1) Ivan was already "wearing" a replacement body in the beginning. Why was he walking around with no problems but suffering and sickly with the woman's body? Why would CKR bring him a diseased body?

2) There was something having to do with AB blood. I'm guessing that was Ivan's blood. But they don't put blood types on medical bracelets, right?

3) They never brought up why the women were wearing the bracelets, unless I missed it.

4) I understand they needed to be in the middle of nowhere to do this surgery, but missing people in a tiny town is so completely translucent. You'd start to notice when one woman disappeared. How did they find all the other bodies? Or did I miss that too?

I shouldn't have to wonder about plot points after the film.

I'm sure I'll think up more later.

I wasn't expecting too much going in, despite being excited. Also, since I hadn't read any spoilers, I had no idea what the film was going to be about. Maybe I should have read some of the spoilers, if only to get a "read the description on the back of the novel" type of idea about the film. It might have helped.

Overall, I was disappointed. The plot had holes (granted, this is after first viewing, so perhaps when I see it again I can pay attention to some of the more glaring questions I have) and I felt the editing left certain points of the film convoluted.

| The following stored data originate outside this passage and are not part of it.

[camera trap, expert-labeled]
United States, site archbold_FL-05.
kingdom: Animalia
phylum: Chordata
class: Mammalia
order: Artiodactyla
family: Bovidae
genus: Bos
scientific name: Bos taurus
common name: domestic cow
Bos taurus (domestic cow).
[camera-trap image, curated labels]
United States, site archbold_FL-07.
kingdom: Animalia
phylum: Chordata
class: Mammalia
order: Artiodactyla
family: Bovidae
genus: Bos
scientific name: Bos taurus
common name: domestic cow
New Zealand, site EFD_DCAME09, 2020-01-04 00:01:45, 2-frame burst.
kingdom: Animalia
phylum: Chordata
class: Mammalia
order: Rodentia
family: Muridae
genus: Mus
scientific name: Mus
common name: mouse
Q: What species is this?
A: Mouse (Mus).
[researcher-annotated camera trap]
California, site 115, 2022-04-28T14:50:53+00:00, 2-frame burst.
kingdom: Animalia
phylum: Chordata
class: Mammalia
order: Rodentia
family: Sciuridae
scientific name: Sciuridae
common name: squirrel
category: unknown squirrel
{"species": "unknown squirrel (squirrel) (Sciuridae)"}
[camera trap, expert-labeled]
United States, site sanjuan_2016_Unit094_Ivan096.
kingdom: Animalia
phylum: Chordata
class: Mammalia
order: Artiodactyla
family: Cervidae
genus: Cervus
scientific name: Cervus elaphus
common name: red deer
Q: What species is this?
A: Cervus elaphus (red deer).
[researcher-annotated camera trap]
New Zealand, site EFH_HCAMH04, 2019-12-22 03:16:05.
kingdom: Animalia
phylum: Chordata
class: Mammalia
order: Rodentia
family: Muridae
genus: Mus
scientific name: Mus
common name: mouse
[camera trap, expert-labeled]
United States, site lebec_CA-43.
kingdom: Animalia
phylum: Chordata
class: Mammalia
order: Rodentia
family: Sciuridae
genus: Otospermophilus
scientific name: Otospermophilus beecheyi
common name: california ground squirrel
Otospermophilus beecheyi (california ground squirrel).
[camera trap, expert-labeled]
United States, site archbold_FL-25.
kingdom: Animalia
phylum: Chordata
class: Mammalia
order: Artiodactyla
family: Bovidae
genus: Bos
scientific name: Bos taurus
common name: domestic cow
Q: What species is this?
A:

Billy Connolly was good, but like Scully, you simply can't get past the "buggering 37 boys" thing. It's horrible, and I don't quite see how you can think his psychic connection could redeem him. The best part of the movie was when Scully confronted him about what he said to her, "Don't give up," and she got to be all screechy at him.

And I disliked the "married in the state of Massachusetts" thing. I realize it was a way to make CKR's desperation apparent, but, I dunno. It bothered me. I'm not eloquent enough to describe why.

Anywho -- disappointing, convoluted, needed better editing, needed more Mulder/Scully time and less scenes in the damn hospital, and I wish it would have been a nice Monster of the Week like they originally promised.